Fatigue qui dure : ce qu'il faut chercher avant de se supplémenter

23 juin 2026· 11 min de lecture
Fatigue qui dure : ce qu'il faut chercher avant de se supplémenter

Une fatigue qui persiste plusieurs semaines et ne cède pas au repos n'est ni un manque de volonté ni une fatalité de l'époque : c'est un signal, et il a le plus souvent une cause identifiable. La démarche utile consiste donc à chercher cette cause avant d'empiler les compléments — d'autant que les causes les plus fréquentes se corrigent. Voici l'ordre dans lequel les explorer, le bilan qui a du sens, et une distinction que beaucoup de pages confondent : celle entre une fatigue chronique et le syndrome de fatigue chronique, qui n'est pas la même chose.

Trois situations à ne pas confondre

La fatigue normale suit un effort, une période dense, une mauvaise nuit — et cède au repos. Elle n'appelle rien d'autre que du repos.

La fatigue chronique dure plus de six mois, résiste au sommeil et retentit sur la vie quotidienne. C'est un symptôme, pas un diagnostic : il désigne un état, pas sa cause.

L'encéphalomyélite myalgique, ou syndrome de fatigue chronique (EM/SFC), est une maladie distincte et reconnue. Son signe cardinal n'est pas la fatigue mais le malaise post-effort : une aggravation marquée des symptômes douze à quarante-huit heures après un effort même modeste, avec une récupération anormalement longue. Cette distinction est décisive, parce qu'elle change entièrement la conduite à tenir — nous y revenons plus bas.

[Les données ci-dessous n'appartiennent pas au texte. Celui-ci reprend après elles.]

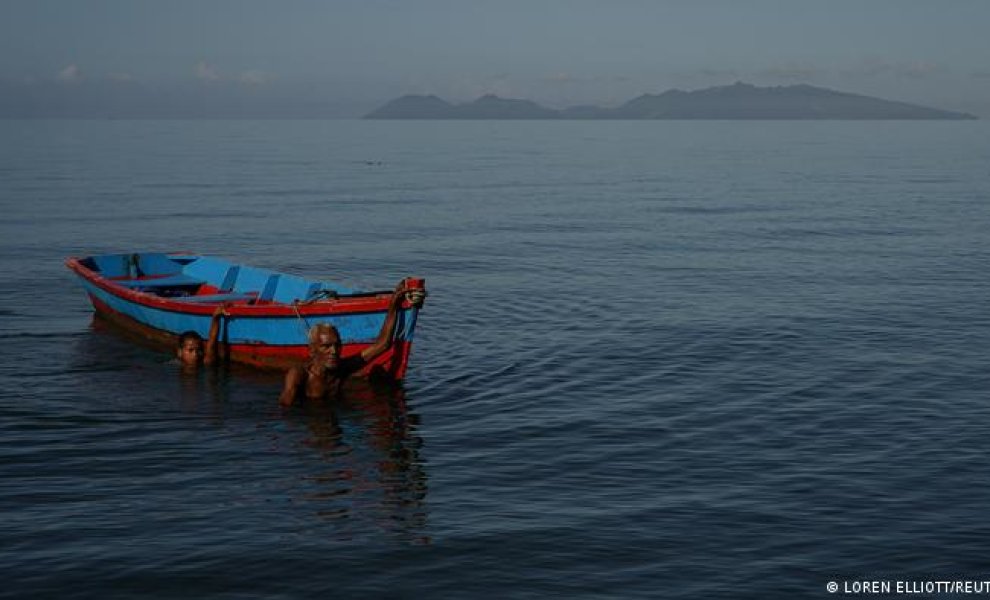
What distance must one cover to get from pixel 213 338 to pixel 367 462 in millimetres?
7062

Les causes, par ordre de fréquence

1. Le sommeil, en quantité comme en qualité

Avant toute chose : combien d'heures, à quelle régularité ? Puis la question de la qualité. Une apnée du sommeil non diagnostiquée est l'une des premières causes de fatigue résistante — ronflements, pauses respiratoires constatées par l'entourage, somnolence diurne malgré des nuits longues. Elle se dépiste et se traite. Nos conseils pour mieux dormir couvrent la partie hygiène de sommeil.

2. Les carences

La carence en fer arrive en tête, en particulier chez les femmes réglées, les donneurs de sang réguliers et les personnes ayant une alimentation végétale. Une ferritine basse fatigue bien avant que l'anémie n'apparaisse. Viennent ensuite la vitamine B12 — végétariens, végétaliens, traitements antiacides prolongés, metformine — et la vitamine D, insuffisante chez une grande partie de la population en hiver.

3. La thyroïde

L'hypothyroïdie associe fatigue, frilosité, ralentissement, prise de poids, peau sèche. Un dosage de TSH suffit à l'évoquer. Elle est fréquente et parfaitement traitable.

4. La dépression et l'anxiété

La fatigue est l'un des symptômes les plus constants de la dépression, et elle en est parfois la manifestation principale, avant même la tristesse. Quand s'y ajoutent une perte d'intérêt, un sommeil perturbé et un ralentissement, la piste doit être explorée tôt — pas après six mois de compléments.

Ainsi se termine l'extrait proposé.